In ideological terms, in terms of policy positions, both domestic and foreign, what are the differences between the Right and the Left in the Labor Party? Bill Shorten is a leader of the Right and Tanya Plibersek a leader of the Labor Left, but it’s totally unclear what that means in terms of ideology and policy. If anything.
For a month, Bill Shorten and Anthony Albanese travelled around Australia campaigning for the leadership as key players in the Right and Left factions of the Labor Party, and yet on policy, on ideology, there was no disagreement and indeed, no discussion.
Bill Shorten was asked by a journalist at one of these meetings about the differences between the Right and the Left and his response was that the factions had formed as a response to the Cold War – presumably with the Right anti-communist and the Left anti-American – and that with the Cold War long over, there were no differences.

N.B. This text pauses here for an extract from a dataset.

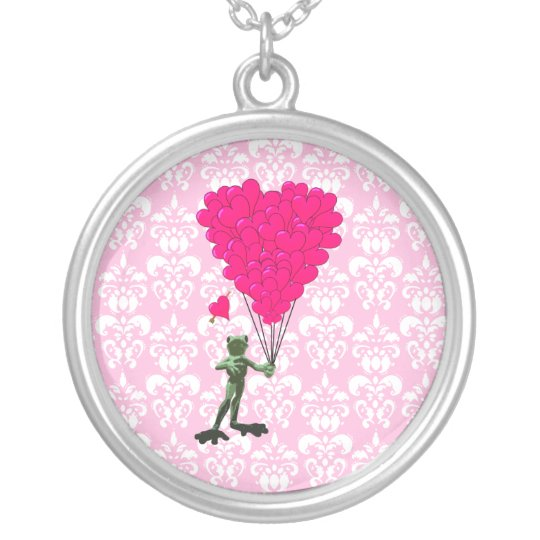 Funny frog cartoon & pink heart on damask silver plated necklace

This is astounding. And probably not true. At least it is to be hoped that it is not true. Labor is inevitably going to go through a period of soul-searching which will involve a painful examination of what it means to be a social democratic party with trade union roots at a time when the era of rapid economic growth may be over and as a result, some aspects of the welfare state will come under pressure.
A party of the left which no longer has factions based on differences over what it means to be a progressive party is surely doomed to a never-ending search for the ‘best’ leader and to factional squabbles that are only over the spoils of office.
As for the squabbles over positions in the shadow cabinet and the factional deals concocted by the ‘faceless men’, journalists may find this fascinating but for many people, it’s pretty irrelevant when Labor is confronted with long years in the political wilderness.
Journalists will soon have to adjust to the fact that the coalition is in government and that Tony Abbott is the prime minister. On the evidence of their coverage of the Abbott government’s first weeks, they have not yet come to terms with the fact that what’s happening in the Labor Party is not very important.
Tony Abbott’s first weeks have been interesting. Abbott the opposition leader seems to have vanished overnight. It not yet clear who Tony Abbott prime minister might be, though in his first weeks, Abbott has travelled overseas and offered apologies on Australia’s behalf to the leaders of Indonesia and Malaysia, changed his tune about some of the harsher aspects of his asylum seeker policies and promised a free trade agreement with China within 12 months, despite the deep suspicions of his coalition partners about what this might mean in terms of Chinese ownership of Australian agricultural land.
And Tony Abbott has made it clear that unlike Rudd and Julia Gillard, he is determined not to be a slave of the 24/7 news cycle. Unlike Rudd and Gillard, who were both slaves to the media, determined to be seen to be constantly ‘doing something’, Abbott has been mostly invisible except when he was overseas.
For journalists, this is disconcerting. But it probably won’t last because Abbott’s strategy requires an iron discipline – by him and his cabinet and the outer ministry and even among his backbenchers. No government over time can maintain such discipline. In the meantime, journalists have had Labor to fill the news cycle. This too won’t last because in the end, oppositions don’t matter that much.